Tarlac State University


COLLEGE OF BUSINESS AND ACCOUNTANCY
Romulo Boulevard, Tarlac City

Chapter 7:
Assessing Risk
Written Report
A Partial Fulfillment of the Requirements
In
Bachelor of Science in Business Administration
Major in Financial Management

Prepared by:
Ingrid Dominique U. Navarro
FM 4-6

Prepared for:
Prof. Isabelita D. Bondoc
Professor

May 2018
WHAT CAUSES RISK?

I. Internal Controls consists of five integrated components

1. Control Environment
The control environment is the set of standards, processes and structures that provide the
basis for carrying out internal control across the organization. The board of directors and
senior management establish the tone at the top regarding the importance of internal
control including expected standards of conduct. Management reinforces expectations at
the various levels of the organization.

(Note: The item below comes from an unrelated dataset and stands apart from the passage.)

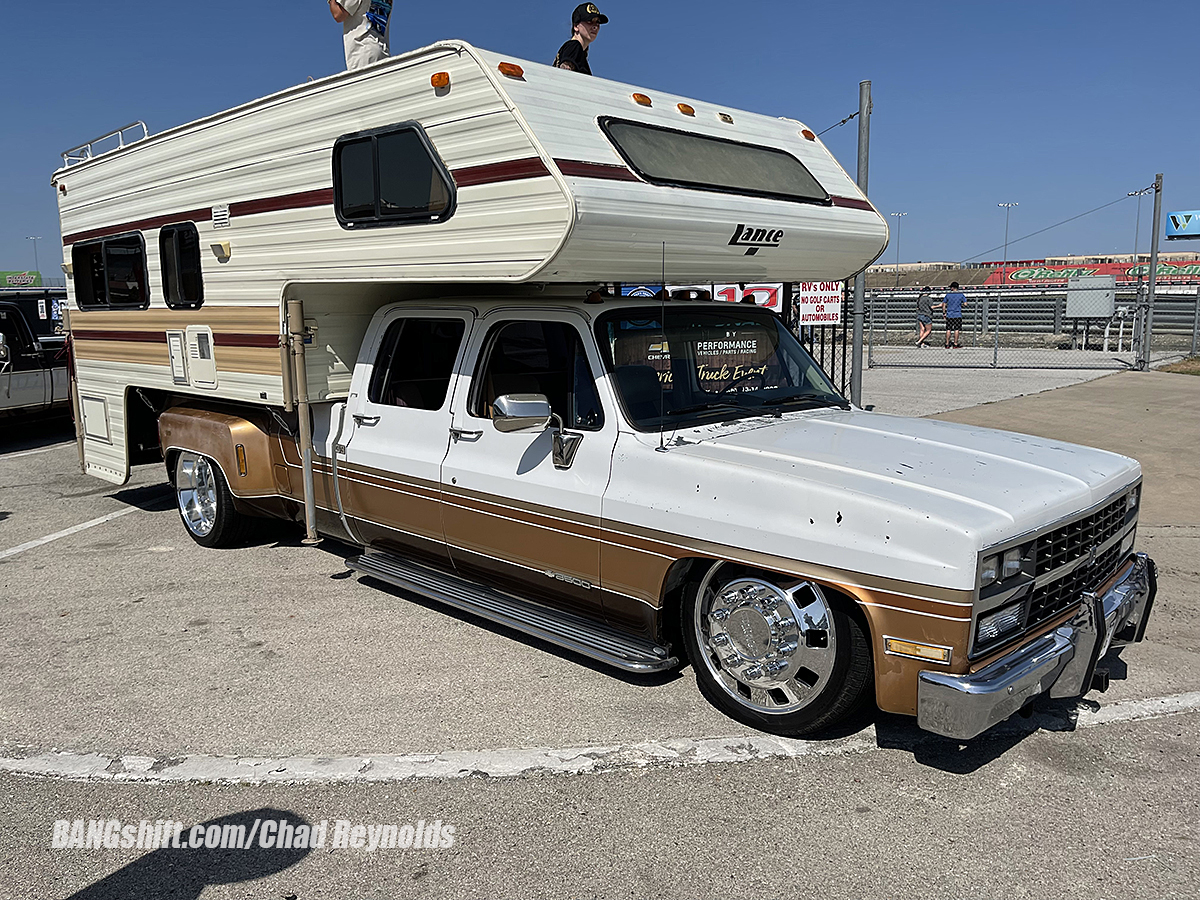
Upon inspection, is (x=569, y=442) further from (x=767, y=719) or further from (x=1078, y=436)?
(x=1078, y=436)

The control environment comprises the integrity and
ethical values of the organization; the parameters enabling the board of directors to carry
out its governance oversight responsibilities; the organizational structure and assignment
of authority and responsibility; the process for attracting, developing and retaining
competent individuals; and the rigor around performance measures, incentives and
rewards to drive accountability for performance. The resulting control environment has a
pervasive impact on the overall system of internal control.

2. Risk Assessment
Every entity faces a variety of risks from external and internal sources. Risk is defined as
the possibility that an event will occur and adversely affect the achievement of objectives.
Risk assessment involves a dynamic and iterative process for identifying and assessing risks
to the achievement of objectives. Risks to the achievement of these objectives from across
the entity are considered relative to established risk tolerances. Thus, risk assessment
forms the basis for determining how risks will be managed.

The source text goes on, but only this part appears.